_Records of reasoning about scenes_
********

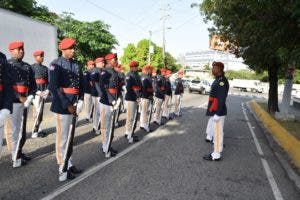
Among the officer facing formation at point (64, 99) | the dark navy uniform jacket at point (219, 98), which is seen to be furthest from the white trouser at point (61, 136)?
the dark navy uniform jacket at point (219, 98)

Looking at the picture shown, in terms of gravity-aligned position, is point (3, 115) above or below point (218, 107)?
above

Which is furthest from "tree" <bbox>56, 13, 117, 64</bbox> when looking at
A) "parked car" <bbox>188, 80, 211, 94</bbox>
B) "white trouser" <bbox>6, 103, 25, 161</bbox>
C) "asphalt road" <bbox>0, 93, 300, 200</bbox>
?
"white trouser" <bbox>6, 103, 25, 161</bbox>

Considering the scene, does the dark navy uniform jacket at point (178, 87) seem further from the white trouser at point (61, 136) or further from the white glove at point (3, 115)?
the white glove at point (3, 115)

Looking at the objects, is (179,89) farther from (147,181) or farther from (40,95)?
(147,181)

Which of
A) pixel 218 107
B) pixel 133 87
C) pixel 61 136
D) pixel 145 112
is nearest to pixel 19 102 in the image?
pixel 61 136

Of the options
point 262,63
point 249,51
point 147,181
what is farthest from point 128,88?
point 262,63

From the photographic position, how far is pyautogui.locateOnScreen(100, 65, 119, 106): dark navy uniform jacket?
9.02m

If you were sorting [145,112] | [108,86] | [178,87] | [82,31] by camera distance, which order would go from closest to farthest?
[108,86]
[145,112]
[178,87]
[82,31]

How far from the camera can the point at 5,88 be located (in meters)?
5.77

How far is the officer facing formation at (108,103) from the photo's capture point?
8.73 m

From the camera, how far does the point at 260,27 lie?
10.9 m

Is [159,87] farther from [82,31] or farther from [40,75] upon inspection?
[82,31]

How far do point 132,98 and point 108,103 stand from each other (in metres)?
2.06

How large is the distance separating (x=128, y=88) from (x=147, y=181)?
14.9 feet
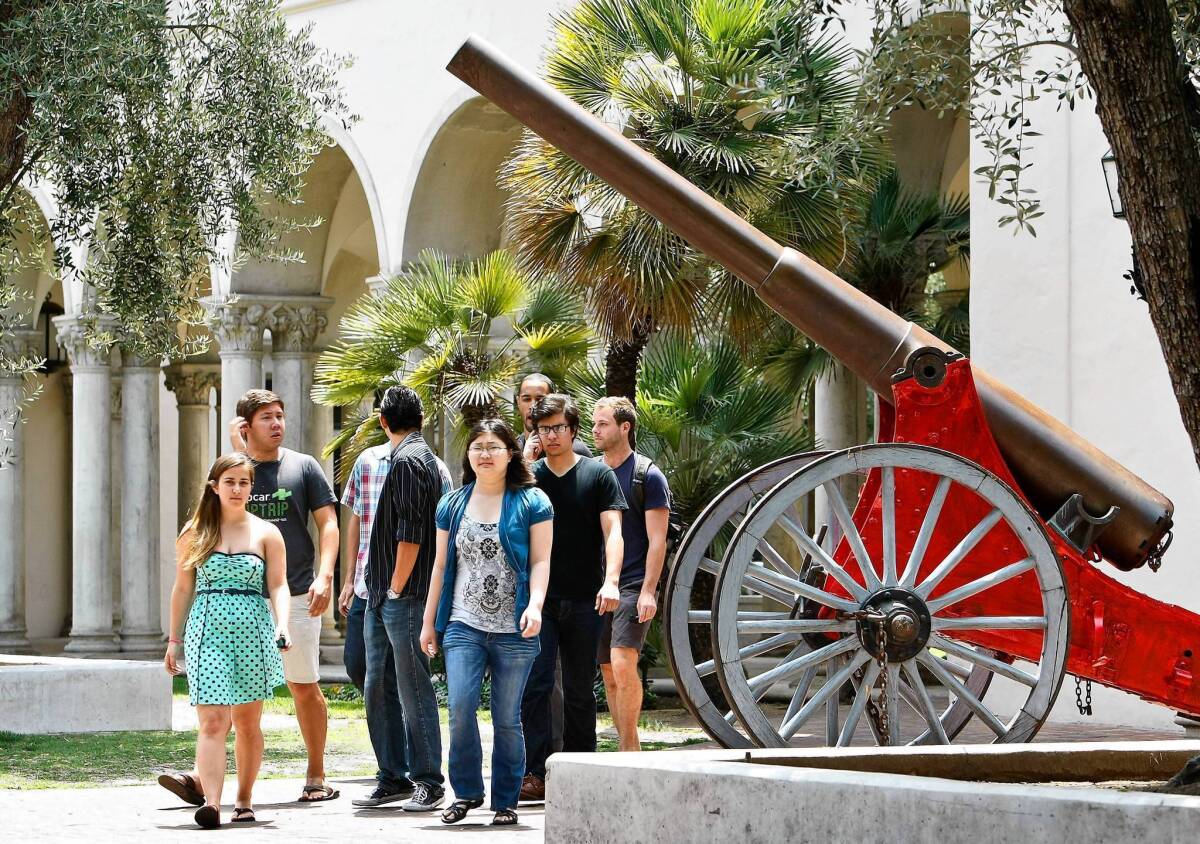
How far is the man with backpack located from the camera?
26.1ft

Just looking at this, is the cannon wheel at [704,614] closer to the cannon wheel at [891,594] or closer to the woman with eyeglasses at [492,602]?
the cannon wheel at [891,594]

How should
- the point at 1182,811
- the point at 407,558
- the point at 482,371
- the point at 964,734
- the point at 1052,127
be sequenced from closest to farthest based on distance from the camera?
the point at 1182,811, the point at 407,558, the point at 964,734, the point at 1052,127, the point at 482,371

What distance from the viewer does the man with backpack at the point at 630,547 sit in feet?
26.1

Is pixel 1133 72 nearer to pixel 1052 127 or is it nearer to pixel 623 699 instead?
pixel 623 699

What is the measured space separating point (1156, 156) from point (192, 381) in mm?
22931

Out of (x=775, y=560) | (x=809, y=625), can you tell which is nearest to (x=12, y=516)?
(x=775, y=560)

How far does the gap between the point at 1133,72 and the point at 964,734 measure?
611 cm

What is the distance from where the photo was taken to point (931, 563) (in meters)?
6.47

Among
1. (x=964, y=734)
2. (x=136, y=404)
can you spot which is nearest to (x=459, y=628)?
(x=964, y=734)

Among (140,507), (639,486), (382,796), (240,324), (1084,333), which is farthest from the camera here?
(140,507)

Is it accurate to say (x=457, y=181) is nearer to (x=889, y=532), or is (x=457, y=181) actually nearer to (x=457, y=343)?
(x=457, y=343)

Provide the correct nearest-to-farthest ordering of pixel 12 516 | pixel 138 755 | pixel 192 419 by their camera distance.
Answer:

********

_Exercise_
Transcribe the records word for word, starting at the line that contains "What distance from" and continuing through the last line of the records.

_Answer for the task_
What distance from the viewer does the man with backpack at the point at 630,547 sit in feet?
26.1

Is pixel 1133 72 nearer to pixel 1052 127 or is it nearer to pixel 623 699 instead?
pixel 623 699

What is the measured space separating point (1156, 156) from point (192, 381) in mm?
22931

Out of (x=775, y=560) | (x=809, y=625), can you tell which is nearest to (x=12, y=516)?
(x=775, y=560)

How far does the gap between the point at 1133,72 and the point at 964,734 measure?
611 cm

What is the distance from where the photo was taken to point (931, 563) (in meters)?
6.47

Among
1. (x=964, y=734)
2. (x=136, y=404)
can you spot which is nearest to (x=459, y=628)?
(x=964, y=734)

Among (140,507), (639,486), (382,796), (240,324), (1084,333), which is farthest from the camera here?
(140,507)

Is it accurate to say (x=457, y=181) is nearer to (x=889, y=532), or is (x=457, y=181) actually nearer to (x=457, y=343)?
(x=457, y=343)

Provide the correct nearest-to-farthest ordering of pixel 12 516 | pixel 138 755 | pixel 192 419 by their camera distance.
Answer:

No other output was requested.